Task 1: According to the forum thread on 42-inch mower decks, which company made the old DYT4000 Craftsman?
Task 2: Check each statement against the forum thread on 42-inch mower decks. (a) Cub Cadet and Yardman are both MTD brands. (b) The Cub Cadet deck shell has mount rails on the top. (c) The old walk-behind tractor has a Clinton motor. Mark each yes or no and quote the deciding words.
Task 3: In the forum thread on 42-inch mower decks, reproduce everything from "When in doubt, look" down to "keep costs down.".

(Source document begins)

# 42"CUBCADET+42"YARDMAN DECKS,look alike,..



## robert sessler (Nov 9, 2020)

are a 42'" cubcadet,yardman interchangable,,,look alike???


----------



## bmaverick (Feb 20, 2014)

robert sessler said:


> are a 42'" cubcadet,yardman interchangable,,,look alike???


Maybe. Both are MTD brands.


----------



## robert sessler (Nov 9, 2020)

i have a new 42" cubcadet deck shell,at a garage sale....the yardman 42" has the mount rails on the top ,the cc doesnot,,wonder if i could switch them..


----------



## bmaverick (Feb 20, 2014)

robert sessler said:


> i have a new 42" cubcadet deck shell,at a garage sale....the yardman 42" has the mount rails on the top ,the cc doesnot,,wonder if i could switch them..


When in doubt, look at how EZ it would be to fabricate it to work.  

My old DYT4000 Craftsman was made by Husqvarna. Many of those decks would fit with very little tweaks if any. 

Manufactures really like to keep things simple with very little in variation to keep costs down.


----------



## robert sessler (Nov 9, 2020)

*looks easy enough,tku 4 reply*


----------



## robert sessler (Nov 9, 2020)

i have a old walkbehind tractor,2 wheel,with cultivators,,,has CLINTON 2.5 hp motor with gear reduction,runs vgood....what,s worth?


----------

(Source document ends)
(Available data begins)

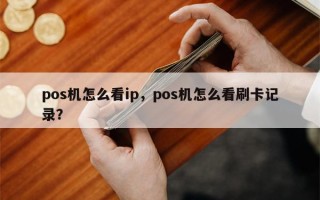 pos机怎么看ip，pos机怎么看刷卡记录？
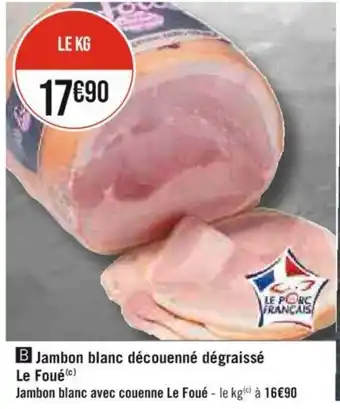 Casino Supermarchés Jambon blanc avec couenne Le Foué offre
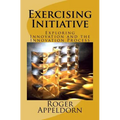Exercising Initiative: Exploring Innovation and the Innovation Process - Paperback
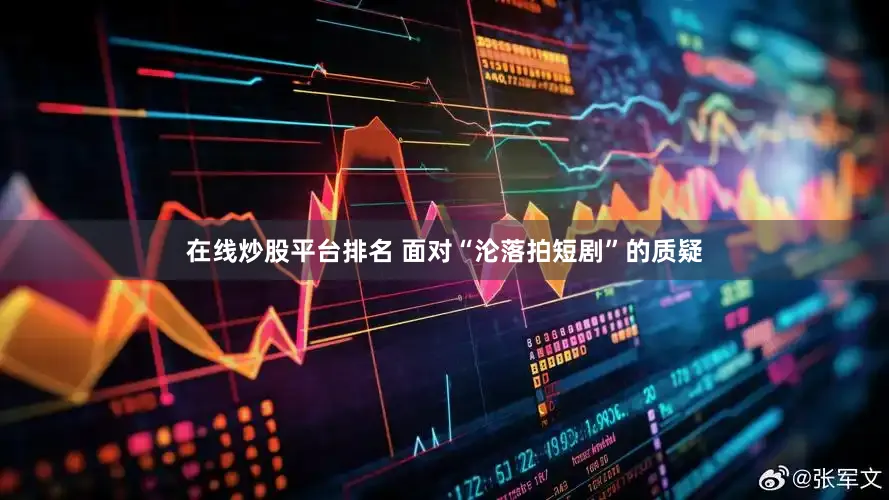 在线炒股平台排名 面对“沦落拍短剧”的质疑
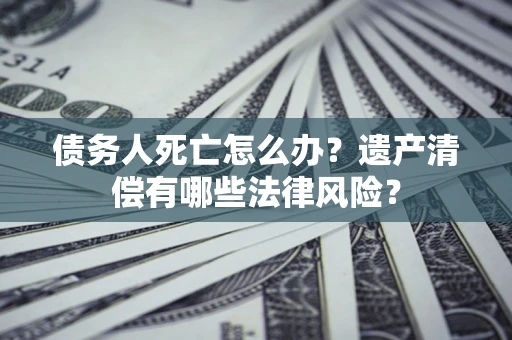 济南债务人死亡怎么办？遗产清偿有哪些法律风险？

(Available data ends)

Response box 1: Husqvarna.

Response box 2:
(a) Yes: "Both are MTD brands."
(b) No: "the yardman 42" has the mount rails on the top ,the cc doesnot"
(c) Yes: "has CLINTON 2.5 hp motor with gear reduction"

Response box 3:
When in doubt, look at how EZ it would be to fabricate it to work.  

My old DYT4000 Craftsman was made by Husqvarna. Many of those decks would fit with very little tweaks if any. 

Manufactures really like to keep things simple with very little in variation to keep costs down.